Conner: You don’t. When people ask me what I do and I tell them I work in the art world, most reactions are quite animated: “Wow, that’s interesting,” or “Oh!” These responses always reminds me that education is very important. Helping people understand the value of art is a large part of what we do because many people simply don’t know enough about it. So, convincing someone to buy from one venue and not that one or this kind of art and not that is a process, and one that can’t be forced, but, I believe, learned with at least some initial interest or curiosity.  

As an emerging artist, how do I get my work seen by curators at contemporary art museums? Would sending curators a link to my Instagram page be considered acceptable? 

Bibi: It all comes down to two things: talent and network. Without talent, it’s hard to make it in this world. And equally, without the right connections, it is almost impossible to get to the forefront of the art world. Instagram has proven to be a very rich platform for artists, curators, and collectors alike. Many galleries find their artists by surfing social media. And many deals, even at record prices, have been made through Instagram. There’s no harm in connecting through people virtually and sharing your art with them, but many others might do the same, so you should find a way to connect with that curator in a different way so they remember you. And then step away from your phone, too, and try to meet them in person or at openings. That always helps. 

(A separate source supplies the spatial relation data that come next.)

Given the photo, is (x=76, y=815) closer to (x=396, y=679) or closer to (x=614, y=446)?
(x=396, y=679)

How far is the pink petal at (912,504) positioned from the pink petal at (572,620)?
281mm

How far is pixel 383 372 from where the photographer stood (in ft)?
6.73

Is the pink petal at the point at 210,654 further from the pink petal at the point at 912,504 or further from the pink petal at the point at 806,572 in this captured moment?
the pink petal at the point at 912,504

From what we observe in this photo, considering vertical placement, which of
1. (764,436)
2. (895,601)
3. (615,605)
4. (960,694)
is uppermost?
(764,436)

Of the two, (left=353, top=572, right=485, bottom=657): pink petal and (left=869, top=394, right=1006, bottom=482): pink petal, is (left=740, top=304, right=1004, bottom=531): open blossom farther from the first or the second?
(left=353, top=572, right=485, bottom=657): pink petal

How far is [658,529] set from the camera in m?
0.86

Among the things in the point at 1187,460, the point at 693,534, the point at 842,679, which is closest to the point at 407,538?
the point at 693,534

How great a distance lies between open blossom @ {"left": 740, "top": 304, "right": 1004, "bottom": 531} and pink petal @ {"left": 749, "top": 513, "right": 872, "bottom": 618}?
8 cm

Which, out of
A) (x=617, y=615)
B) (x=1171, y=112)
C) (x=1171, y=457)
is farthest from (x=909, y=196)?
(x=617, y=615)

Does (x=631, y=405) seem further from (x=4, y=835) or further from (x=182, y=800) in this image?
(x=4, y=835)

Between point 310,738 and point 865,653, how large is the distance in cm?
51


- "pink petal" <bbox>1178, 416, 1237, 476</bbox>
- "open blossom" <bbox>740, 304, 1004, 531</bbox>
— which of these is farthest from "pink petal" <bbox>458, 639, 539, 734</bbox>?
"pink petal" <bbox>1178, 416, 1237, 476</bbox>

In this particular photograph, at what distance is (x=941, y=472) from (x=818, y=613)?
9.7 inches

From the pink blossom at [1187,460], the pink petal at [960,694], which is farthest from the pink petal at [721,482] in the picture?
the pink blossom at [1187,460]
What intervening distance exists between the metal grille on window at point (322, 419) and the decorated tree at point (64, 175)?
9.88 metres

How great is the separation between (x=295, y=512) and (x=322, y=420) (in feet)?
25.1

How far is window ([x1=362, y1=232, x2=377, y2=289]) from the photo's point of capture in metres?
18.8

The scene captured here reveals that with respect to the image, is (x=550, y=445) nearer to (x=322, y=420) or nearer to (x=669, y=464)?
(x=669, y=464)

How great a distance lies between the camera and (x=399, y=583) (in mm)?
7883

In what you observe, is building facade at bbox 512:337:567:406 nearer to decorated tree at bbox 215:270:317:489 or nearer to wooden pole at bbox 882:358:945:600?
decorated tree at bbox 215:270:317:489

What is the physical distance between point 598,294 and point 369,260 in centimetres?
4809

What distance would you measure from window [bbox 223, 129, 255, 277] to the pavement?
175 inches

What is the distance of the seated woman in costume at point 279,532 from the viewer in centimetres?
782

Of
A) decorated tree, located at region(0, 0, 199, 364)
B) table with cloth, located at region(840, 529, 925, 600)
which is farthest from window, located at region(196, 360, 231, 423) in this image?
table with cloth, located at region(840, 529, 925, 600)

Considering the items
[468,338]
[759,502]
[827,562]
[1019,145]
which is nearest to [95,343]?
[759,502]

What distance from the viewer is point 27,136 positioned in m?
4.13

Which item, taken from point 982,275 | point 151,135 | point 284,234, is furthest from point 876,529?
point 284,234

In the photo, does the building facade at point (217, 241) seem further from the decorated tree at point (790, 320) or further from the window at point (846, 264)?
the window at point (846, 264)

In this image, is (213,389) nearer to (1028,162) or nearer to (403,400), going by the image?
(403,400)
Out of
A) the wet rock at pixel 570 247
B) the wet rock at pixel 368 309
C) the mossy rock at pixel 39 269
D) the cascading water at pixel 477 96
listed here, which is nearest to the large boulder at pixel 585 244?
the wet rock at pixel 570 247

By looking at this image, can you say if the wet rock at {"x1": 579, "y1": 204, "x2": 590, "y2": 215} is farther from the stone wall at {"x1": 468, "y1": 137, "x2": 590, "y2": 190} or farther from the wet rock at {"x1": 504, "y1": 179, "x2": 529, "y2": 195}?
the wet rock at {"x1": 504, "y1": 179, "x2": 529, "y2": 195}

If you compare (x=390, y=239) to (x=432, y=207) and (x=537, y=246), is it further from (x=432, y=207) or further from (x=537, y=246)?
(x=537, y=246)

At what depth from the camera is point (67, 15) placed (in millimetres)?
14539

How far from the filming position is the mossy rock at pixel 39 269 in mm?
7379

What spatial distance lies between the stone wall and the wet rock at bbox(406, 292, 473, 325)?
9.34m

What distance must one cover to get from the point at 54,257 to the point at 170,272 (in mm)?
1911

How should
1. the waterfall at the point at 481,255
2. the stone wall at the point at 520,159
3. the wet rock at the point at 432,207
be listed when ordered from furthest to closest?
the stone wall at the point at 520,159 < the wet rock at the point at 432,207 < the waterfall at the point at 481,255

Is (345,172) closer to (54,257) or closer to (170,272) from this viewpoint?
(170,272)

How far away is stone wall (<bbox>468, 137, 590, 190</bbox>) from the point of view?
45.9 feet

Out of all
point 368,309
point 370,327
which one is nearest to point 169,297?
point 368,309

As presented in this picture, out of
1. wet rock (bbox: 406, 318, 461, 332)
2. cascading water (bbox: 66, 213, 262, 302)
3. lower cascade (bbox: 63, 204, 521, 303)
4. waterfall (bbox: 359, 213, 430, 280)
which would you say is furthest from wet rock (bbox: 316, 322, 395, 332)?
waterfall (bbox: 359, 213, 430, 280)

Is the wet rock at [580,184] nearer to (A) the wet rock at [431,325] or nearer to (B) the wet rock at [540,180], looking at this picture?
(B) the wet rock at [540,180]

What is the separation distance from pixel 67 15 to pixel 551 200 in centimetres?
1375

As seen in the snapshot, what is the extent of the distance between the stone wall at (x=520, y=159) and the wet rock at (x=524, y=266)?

I’ve been collecting art for a long time, and now my family claims that my lifestyle is bordering on hoarding. I love each and every piece I own, and there is a story behind each one. It’s become an all-consuming activity to search for the next perfect piece. But I am of the firm belief that a true collector never sells. Do you have any advice on how I can control my impulses when collecting, and what are your thoughts on selling work? 

Conner: We’ve worked with many people who are very earnest collectors, and still able to sell art from their collection. I don’t believe selling makes them any less a collector, or any less connected or passionate about the artists, their work, and why they acquired the works in the first place. Eventually, the art will outlive us and it will be passed down or sold, and quite possibly to someone who loves it as much, or more. 

Bibi: In one of the first projects I worked on in 2009, I helped one of the most important Middle Eastern art collectors archive their entire collection. Over 2,500 works, spanning over centuries, and mostly works of great value. While we were going through their storage, I found myself in a room where there were different compartments—one was filled with zippo lighters, the other with different types of pens, another one with all types of musical boxes. I was stunned. Everything was very organized, and did not feel like hoarding. And that collector told me: “If you have the heart of a collector, you will always find new things to collect.” In fact, I found out later that he also owned one of the largest collections of vintage cars! So do collect, but buy wisely. 

Conner: As for trying to control your collecting impulses, all I can say is: I understand.

Is there a database of any kind where one could research in what gallery, museum, institution, or private collection a particular work may be? 

Editor’s note: Not to our knowledge, but you should check out the Artnet Price Database if you’re interested in learning more about the art market!  

Bibi: And we are always here to help if we can!